After attorney’s fees, litigation expenses, costs of claim administration, incentive payments, and the PAGA award to the state have been deducted from the $4.5 million, the remainder for distribution to the class members and/or donation to charity is $2,796,563.31.

Each class member’s award “depends on the number of weeks that the class member worked.”

The Court found that, importantly, “the amount available to the class after deductions for, e.g., fees and costs–i.e., $2,796,563.31–is not far off what the class might be awarded if it were to prevail on the merits after a trial.” Id. *4.

Plaintiffs’ counsel asked for an award of $1.5 million  (i.e., one-third of the total settlement amount), plus litigation expenses which total $78,436.69.

The Court has reviewed the expenses and determined that they are reasonable. The Court notes that the sum is not excessive given that this litigation has been ongoing for more than three years.

Attorneys Fees Application

The attorneys presented a fee application claiming $1.5 million as a lodestar for fees–excluding work performed in preparing for final approval and any post-judgment work that may be needed.  The $1.5 million sum represents 2,116.69 hours of work over a period of more than three years, at hourly rates of the billing attorneys ranging from $600 to $1,000.
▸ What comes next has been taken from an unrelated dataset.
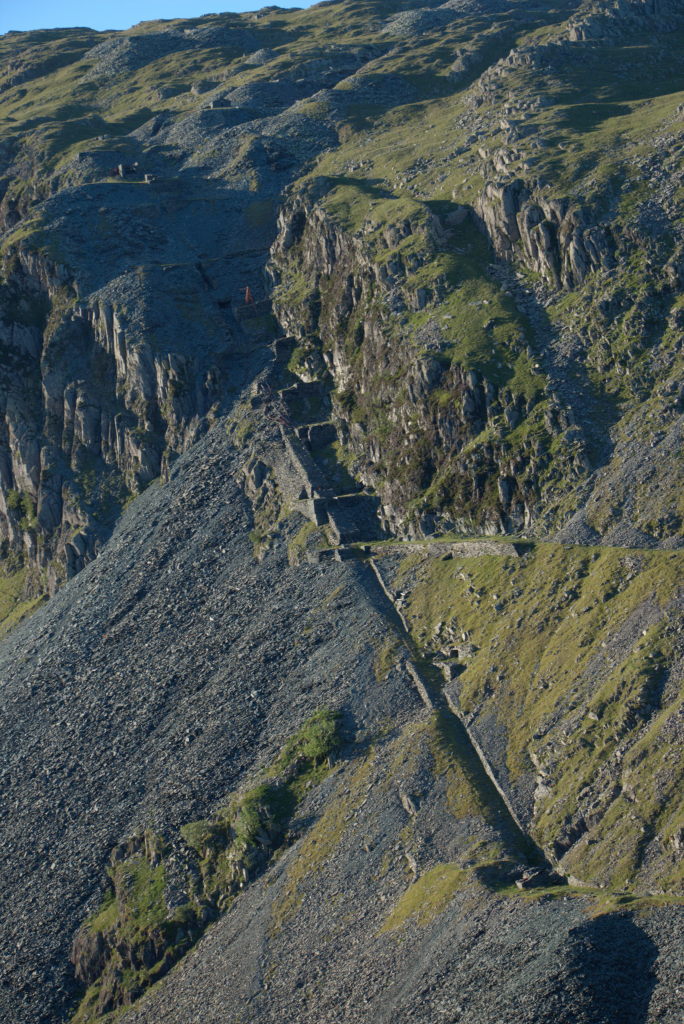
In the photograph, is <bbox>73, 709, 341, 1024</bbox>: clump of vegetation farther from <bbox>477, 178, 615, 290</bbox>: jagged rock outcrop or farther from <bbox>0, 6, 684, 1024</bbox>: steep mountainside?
<bbox>477, 178, 615, 290</bbox>: jagged rock outcrop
After reviewing the billing records submitted by counsel as well as the declarations regarding the hourly rates of counsel, the court found that the number of hours was reasonable given the length of the lawsuit and the vigorous disputes over the course of the litigation (e.g., regarding RadioShack’s defense that it had no duty to reimburse until an employee made a request for reimbursement).

The court did express some “concerns about the $1,000 hourly rate” claimed by one of the attorneys.  “Based on the Court’s experience, this is an inordinately large hourly rate, even if the Court were to assume that [the attorney] has fifty years of experience.”  But the Court concluded that “given the 2,116.69 hours incurred, the average hourly rate for a fee award of $1.5 million total is $708, an amount that the Court deems appropriate, particularly when no multiplier is being sought on top of the lodestar.”

Compared to the percentage of the fund, the court noted that “the total settlement amount to be paid by RadioShack (with no possibility of reversion), the fee award represents one-third of the settlement amount.”  The court found that this was “well within the range of percentages which courts have upheld as reasonable in other class action lawsuits.”

The court also approved an incentive award of $5,000 for each of the two class representatives, for a total of $10,000.  The Court concluded that the incentive payments were appropriate and reasonable.  “Although the class representatives did not enter this litigation until late in the proceedings, due consideration must be given to the fact that they were willing and ready to go to trial.”  The court noted that if the “class representatives had asked for a larger sum, the Court might well have reached a different conclusion, but the $5,000 sought for each representative was viewed as “relatively modest.”